La ventana que habitualmente estaría cerrada si fuera un día normal, es decir, en tanto él se levantara a las cinco de la mañana para ir a la jefatura de policía, está abierta.

Hunde la cara en la almohada. No puede sacarse de la mente que lo descubrió mientras le sacaba fotografías. Jamás pensó que podía sorprenderlo. Sobre todo una señora de sesenta años. Una mujer que es idéntica a su madre que, curiosamente, solo conoció por medio de fotos y, que efectivamente, a lo largo de los años fue mutando y envejeciendo en sus inútiles e imbéciles entelequias.

Estira el brazo derecho y toma el celular. Son las nueve de la mañana. No tiene siquiera un nuevo mensaje. Nada. Nada de nada.

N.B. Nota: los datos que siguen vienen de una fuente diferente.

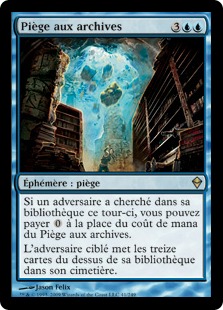 Piège aux archives - Zendikar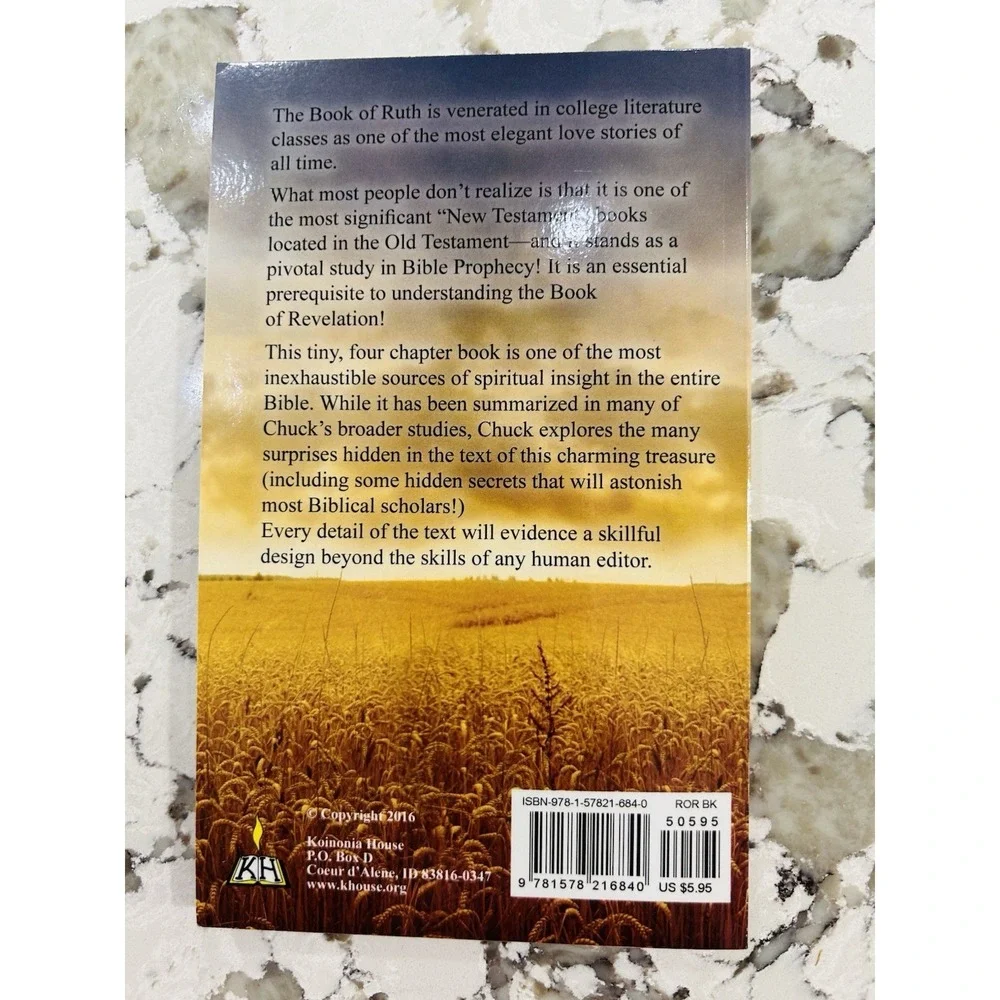 The Romance of Redemption : Book of Ruth by Dr. Chuck Missler Paperback‎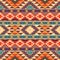 Seamless colorful aztec pattern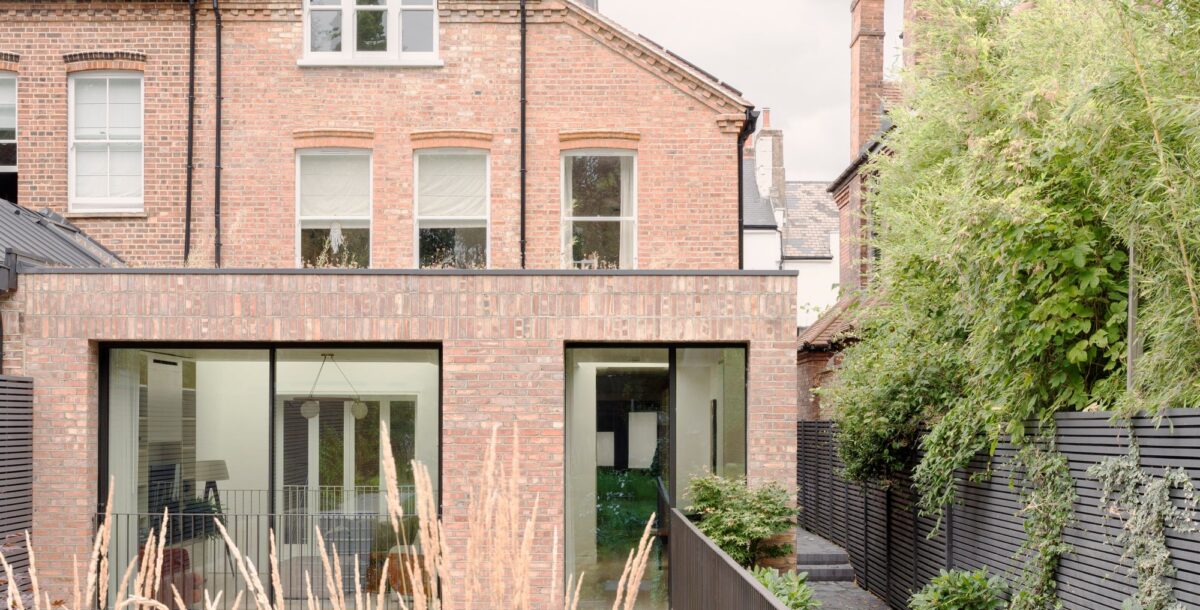 Rear of extended home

La ventana está abierta. El cielo se ve oscuro y en parte ceniciento. Ahora entra una «briza» que le hace meter los pies debajo de la colcha. Ciñe los dedos. El estertor es una ilógica melodía que apenas reconoce.

De un salto se pone de pie. Mira, girando bruscamente la cabeza, a su alrededor. Todo está impecable y limpio: “perfecto”.

Revisa nuevamente el celular. Lo desbloquea deslizando rápidamente el dedo índice. No tiene señal. Lo levanta tan alto como puede. No hay señal. Todo se ha ido.

Clava los ojos en la ventana; la ventana abierta. La cámara fotográfica está justo debajo y sobre un par de revistas de tejidos.

Toma la cámara y ajusta el teleobjetivo. Comienza su práctica panóptica: las ventanas, las puertas, las terrazas, las calles y un tramo de la autopista.

No ve a nadie.

A la vez que sonríe una larvática sensación le recorre la sangre.

Se pone una campera y las zapatillas. Baja las escaleras. Cinco pisos.

Cruza la calle en dirección a la panadería. Le mete mano a unas facturas con dulce de leche. Deja el dinero en el mostrador. Antes de salir piensa en R y en su olvido.

Se prepara el mate. Mientras espera el agua revisa las fotografías. Está convencido de que así hubiera lucido su madre de vieja.

No pudo pagar el boleto para que lo evacuaran al Pacífico. Es uno de los tantos millones de ellas y ellos.

No quiero pensar en escapar. La ciudad, las ciudades, AHORA son todas nuestras. Ya no se puede escapar. En dos o tres años todo colapsará y será el fin. No hay colonias, ni en la Luna ni en Marte.

No pienso hablar con él. Seguro que si me ve me confunde con su madre a los veinticinco años. Voy a vigilarlo unas horas más y nos vamos al norte. Mi mamá dice que podemos llegar a Jujuy si conseguimos combustible por el camino.

A veces me gustaría que fuera real. Intenté escribirlo lo más real que pude. El slogan es que lo perfecto solo es ficción.

Son las once de la mañana. Aún tenemos agua, pero no por mucho tiempo. Las tierras son las inmigrantes. Nosotros, nosotras, somos ya otra cosa.